Correlation Between Emerge Commerce and JD
Can any of the company-specific risk be diversified away by investing in both Emerge Commerce and JD at the same time? Although using a correlation coefficient on its own may not help to predict future stock returns, this module helps to understand the diversifiable risk of combining Emerge Commerce and JD into the same portfolio, which is an essential part of the fundamental portfolio management process.
By analyzing existing cross correlation between Emerge Commerce and JD Inc Adr, you can compare the effects of market volatilities on Emerge Commerce and JD and check how they will diversify away market risk if combined in the same portfolio for a given time horizon. You can also utilize pair trading strategies of matching a long position in Emerge Commerce with a short position of JD. Check out your portfolio center. Please also check ongoing floating volatility patterns of Emerge Commerce and JD.
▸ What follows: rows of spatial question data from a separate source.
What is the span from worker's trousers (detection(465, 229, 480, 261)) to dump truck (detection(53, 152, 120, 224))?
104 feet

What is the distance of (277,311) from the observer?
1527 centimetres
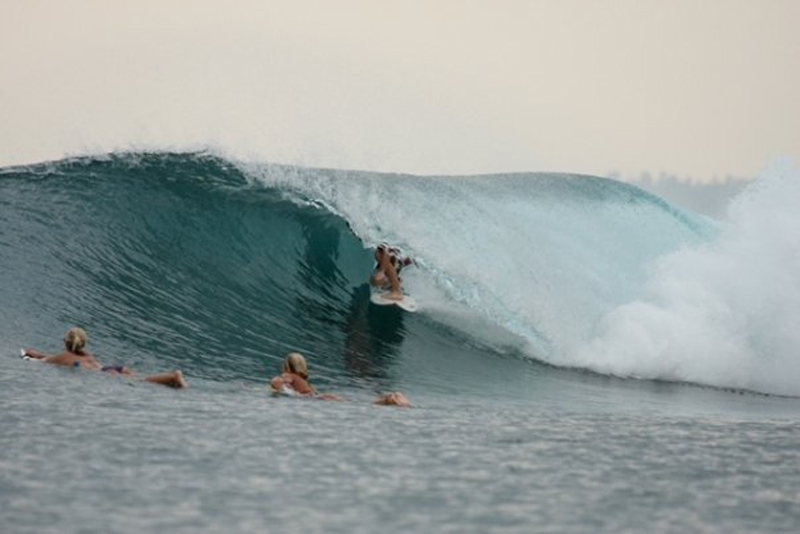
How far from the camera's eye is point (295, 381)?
13172mm

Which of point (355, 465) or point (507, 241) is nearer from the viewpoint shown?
point (355, 465)

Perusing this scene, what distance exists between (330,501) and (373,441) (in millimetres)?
2193

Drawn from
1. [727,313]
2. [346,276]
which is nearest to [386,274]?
[346,276]

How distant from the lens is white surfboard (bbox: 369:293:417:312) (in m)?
19.9

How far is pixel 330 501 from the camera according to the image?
8.23 m

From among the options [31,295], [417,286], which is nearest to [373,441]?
[31,295]

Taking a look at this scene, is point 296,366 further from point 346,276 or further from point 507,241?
point 507,241

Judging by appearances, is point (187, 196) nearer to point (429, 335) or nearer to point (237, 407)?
point (429, 335)

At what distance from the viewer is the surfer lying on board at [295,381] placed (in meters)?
13.0

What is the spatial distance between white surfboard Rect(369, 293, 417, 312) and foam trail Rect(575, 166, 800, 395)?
2679mm

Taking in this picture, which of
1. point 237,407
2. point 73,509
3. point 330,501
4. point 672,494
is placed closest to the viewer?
point 73,509

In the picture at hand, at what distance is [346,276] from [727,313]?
654 cm

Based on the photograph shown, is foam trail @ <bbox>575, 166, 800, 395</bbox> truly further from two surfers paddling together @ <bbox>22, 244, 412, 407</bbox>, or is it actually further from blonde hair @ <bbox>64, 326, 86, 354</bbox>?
blonde hair @ <bbox>64, 326, 86, 354</bbox>

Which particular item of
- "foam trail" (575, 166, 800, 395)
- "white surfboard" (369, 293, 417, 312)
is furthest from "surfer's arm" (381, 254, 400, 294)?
"foam trail" (575, 166, 800, 395)
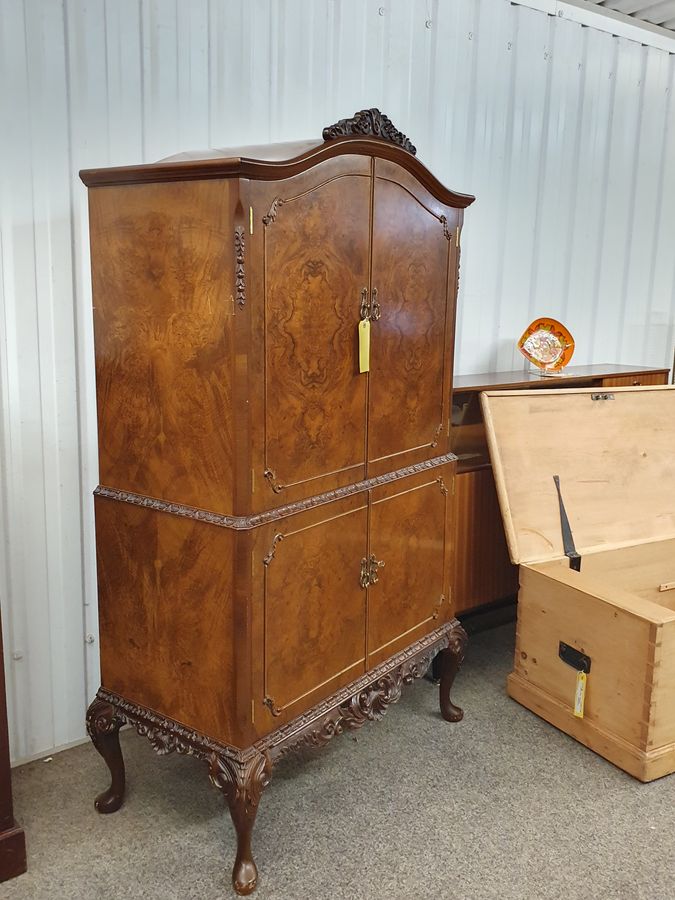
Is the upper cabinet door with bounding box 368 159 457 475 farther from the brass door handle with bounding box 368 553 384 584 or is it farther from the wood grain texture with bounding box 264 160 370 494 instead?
the brass door handle with bounding box 368 553 384 584

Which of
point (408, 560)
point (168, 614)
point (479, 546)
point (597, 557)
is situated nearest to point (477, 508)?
point (479, 546)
Diversification Opportunities for Emerge Commerce and JD
-0.27 | Correlation Coefficient |
Very good diversification
The 3 months correlation between Emerge and JD is -0.27. Overlapping area represents the amount of risk that can be diversified away by holding Emerge Commerce and JD Inc Adr in the same portfolio, assuming nothing else is changed. The correlation between historical prices or returns on JD Inc Adr and Emerge Commerce is a relative statistical measure of the degree to which these equity instruments tend to move together. The correlation coefficient measures the extent to which returns on Emerge Commerce are associated (or correlated) with JD. Values of the correlation coefficient range from -1 to +1, where. The correlation of zero (0) is possible when the price movement of JD Inc Adr has no effect on the direction of Emerge Commerce i.e., Emerge Commerce and JD go up and down completely randomly.
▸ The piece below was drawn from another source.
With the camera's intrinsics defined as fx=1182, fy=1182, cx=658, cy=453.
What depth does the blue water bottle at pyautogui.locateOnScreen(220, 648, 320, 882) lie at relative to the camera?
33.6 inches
Pair Corralation between Emerge Commerce and JD
Assuming the 90 days horizon Emerge Commerce is expected to generate 14.42 times more return on investment than JD. However, Emerge Commerce is 14.42 times more volatile than JD Inc Adr. It trades about 0.04 of its potential returns per unit of risk. JD Inc Adr is currently generating about -0.01 per unit of risk. If you would invest 13.00 in Emerge Commerce on August 28, 2024 and sell it today you would lose (10.49) from holding Emerge Commerce or give up 80.69% of portfolio value over 90 days.
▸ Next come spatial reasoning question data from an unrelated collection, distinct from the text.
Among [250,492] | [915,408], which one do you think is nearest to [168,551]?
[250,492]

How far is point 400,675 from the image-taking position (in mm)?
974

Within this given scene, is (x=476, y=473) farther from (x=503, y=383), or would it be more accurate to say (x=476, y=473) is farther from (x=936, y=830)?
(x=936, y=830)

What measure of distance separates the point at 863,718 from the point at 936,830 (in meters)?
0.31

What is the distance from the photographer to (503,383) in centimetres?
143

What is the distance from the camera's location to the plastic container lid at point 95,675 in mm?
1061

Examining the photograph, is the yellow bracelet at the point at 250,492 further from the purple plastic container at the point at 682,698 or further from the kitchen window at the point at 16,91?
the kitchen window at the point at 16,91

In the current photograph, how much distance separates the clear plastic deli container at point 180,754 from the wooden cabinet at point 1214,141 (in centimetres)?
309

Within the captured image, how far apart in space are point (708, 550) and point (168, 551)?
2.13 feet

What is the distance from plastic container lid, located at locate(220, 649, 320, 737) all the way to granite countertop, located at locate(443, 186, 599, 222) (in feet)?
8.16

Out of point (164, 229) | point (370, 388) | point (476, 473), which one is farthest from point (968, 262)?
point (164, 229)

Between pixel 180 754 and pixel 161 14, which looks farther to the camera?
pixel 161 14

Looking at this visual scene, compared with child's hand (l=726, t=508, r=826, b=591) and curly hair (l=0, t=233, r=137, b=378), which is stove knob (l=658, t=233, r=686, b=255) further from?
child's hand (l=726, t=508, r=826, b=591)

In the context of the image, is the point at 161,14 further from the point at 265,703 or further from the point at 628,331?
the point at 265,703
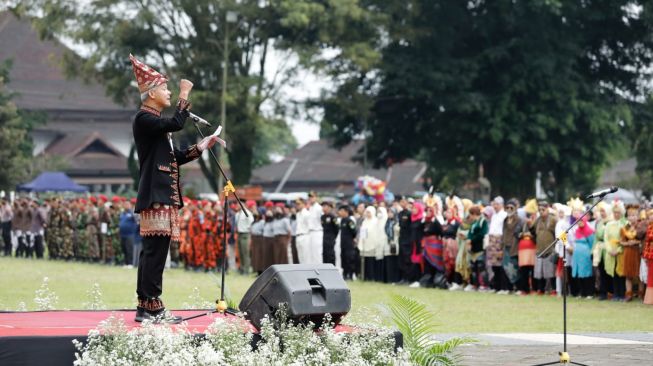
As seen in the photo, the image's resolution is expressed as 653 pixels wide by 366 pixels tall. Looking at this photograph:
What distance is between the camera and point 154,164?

Time Period | 3 Months [change] |
Direction | Moves Against |
Strength | Insignificant |
Accuracy | 100.0% |
Values | Daily Returns |
Emerge Commerce vs. JD Inc Adr
Performance |
Timeline |
Emerge Commerce |
JD Inc Adr |
Emerge Commerce and JD Volatility Contrast
Predicted Return Density |
Returns |
Pair Trading with Emerge Commerce and JD
The main advantage of trading using opposite Emerge Commerce and JD positions is that it hedges away some unsystematic risk. Because of two separate transactions, even if Emerge Commerce position performs unexpectedly, JD can make up some of the losses. Pair trading also minimizes risk from directional movements in the market. For example, if an entire industry or sector drops because of unexpected headlines, the short position in JD will offset losses from the drop in JD's long position.Emerge Commerce vs. 1StdibsCom | Emerge Commerce vs. Natural Health Trend | Emerge Commerce vs. Hour Loop | Emerge Commerce vs. Liquidity Services |
Check out your portfolio center.Note that this page's information should be used as a complementary analysis to find the right mix of equity instruments to add to your existing portfolios or create a brand new portfolio. You can also try the Top Crypto Exchanges module to search and analyze digital assets across top global cryptocurrency exchanges.